GIVEN EXERCISE:
Copy every one of the following rows word for word, leaving nothing out and changing nothing.

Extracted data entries

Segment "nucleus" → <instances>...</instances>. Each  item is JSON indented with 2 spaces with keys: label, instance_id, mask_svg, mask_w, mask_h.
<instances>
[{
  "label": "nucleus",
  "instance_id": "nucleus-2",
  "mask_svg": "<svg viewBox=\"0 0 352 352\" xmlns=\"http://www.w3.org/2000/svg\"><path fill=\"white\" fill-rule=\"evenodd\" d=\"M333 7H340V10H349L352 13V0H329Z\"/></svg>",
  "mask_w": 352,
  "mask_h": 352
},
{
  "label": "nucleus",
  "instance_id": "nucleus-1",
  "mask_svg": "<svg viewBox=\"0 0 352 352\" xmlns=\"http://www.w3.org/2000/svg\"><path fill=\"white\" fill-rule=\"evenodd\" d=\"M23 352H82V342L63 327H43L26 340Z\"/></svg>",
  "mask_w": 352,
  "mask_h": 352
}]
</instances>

RESULT OF THE TASK:
Segment "nucleus" → <instances>...</instances>. Each  item is JSON indented with 2 spaces with keys: label, instance_id, mask_svg, mask_w, mask_h.
<instances>
[{
  "label": "nucleus",
  "instance_id": "nucleus-2",
  "mask_svg": "<svg viewBox=\"0 0 352 352\" xmlns=\"http://www.w3.org/2000/svg\"><path fill=\"white\" fill-rule=\"evenodd\" d=\"M333 7H340V10H349L352 13V0H329Z\"/></svg>",
  "mask_w": 352,
  "mask_h": 352
},
{
  "label": "nucleus",
  "instance_id": "nucleus-1",
  "mask_svg": "<svg viewBox=\"0 0 352 352\" xmlns=\"http://www.w3.org/2000/svg\"><path fill=\"white\" fill-rule=\"evenodd\" d=\"M23 352H82V342L63 327H43L26 340Z\"/></svg>",
  "mask_w": 352,
  "mask_h": 352
}]
</instances>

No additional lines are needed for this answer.